Marci, Margit U-M In the hearing disorder auditory neuropathy, though generally the sound enters the inner ear, the transmission of signals from the inner ear to the brain may be damaged. This ailment seems to be capable of affecting people of all ages, from infancy through adulthood. If the investigators from the U-M Medical School are to be believed, then a mutation in the DIAPH3 gene causes this disease. The findings were affirmed after thoroughly scrutinizing the DNA of individuals from the same large family impaired with the ailment.

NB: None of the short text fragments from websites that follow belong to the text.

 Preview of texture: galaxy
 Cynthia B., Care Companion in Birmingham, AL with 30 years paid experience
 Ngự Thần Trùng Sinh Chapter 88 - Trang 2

The gene mutation of DIAPH3 supposedly triggers over-production of the diaphanous protein compound. Previously, hearing loss was associated with a related gene which also seems to affect a diaphanous protein. The experts suggest that in order to diagnose auditory neuropathy a specific testing can be recommended. They further caution that if the disease is not tested in early life itself, then it can remain unidentified.

“Since we previously knew of only two genes associated with auditory neuropathy, finding this gene mutation is significant. This discovery will be helpful in developing genetic tests in the future, which will be useful not only for this family, but for all patients with auditory neuropathy,” enlightened, Lesperance, professor in U-M’s Department of Otolaryngology and chief of the Division of Pediatric Otolaryngology.

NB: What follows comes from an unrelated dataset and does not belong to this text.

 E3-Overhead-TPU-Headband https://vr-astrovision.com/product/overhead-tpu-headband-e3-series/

A line of fruit flies expressing an overactive diaphanous protein in the insects’ auditory organ were employed to affirm the role of these compounds in auditory function. After making measurable voltage modifications through sound, the experts suggest that the flies’ hearing was considerably deteriorated as compared to normal flies.

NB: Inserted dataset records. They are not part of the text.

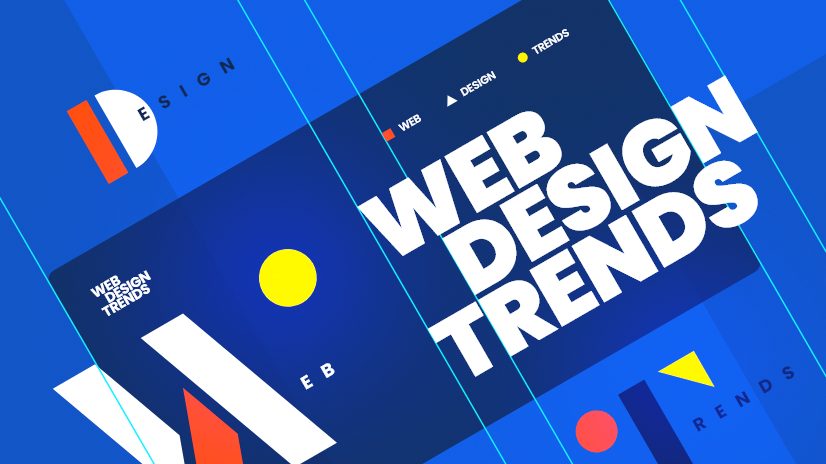 Web designing company delhi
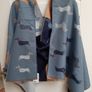 Dachshund print scarf 2 BNWT Image 4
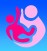 2011第七屆中國(guó)國(guó)際婦幼嬰童產(chǎn)業(yè)博覽會(huì)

Burmeister, professor of Psychiatry and Human Genetics shared, “The approach we used here of combining genetic inheritance with functional information can be applied to identify the culprit genes in many other rare genetic diseases that have so far been impossible to nail down. We can now say we have a tool by combining several genomic approaches to find these genes.”

The findings were registered by analyzing single family and adopting a multi-pronged approach. Instead of depending on just genetic inheritance information, the experts combined this information with biological function regarding gene activity.

The research is published online in the Proceedings of the National Academy of Sciences USA.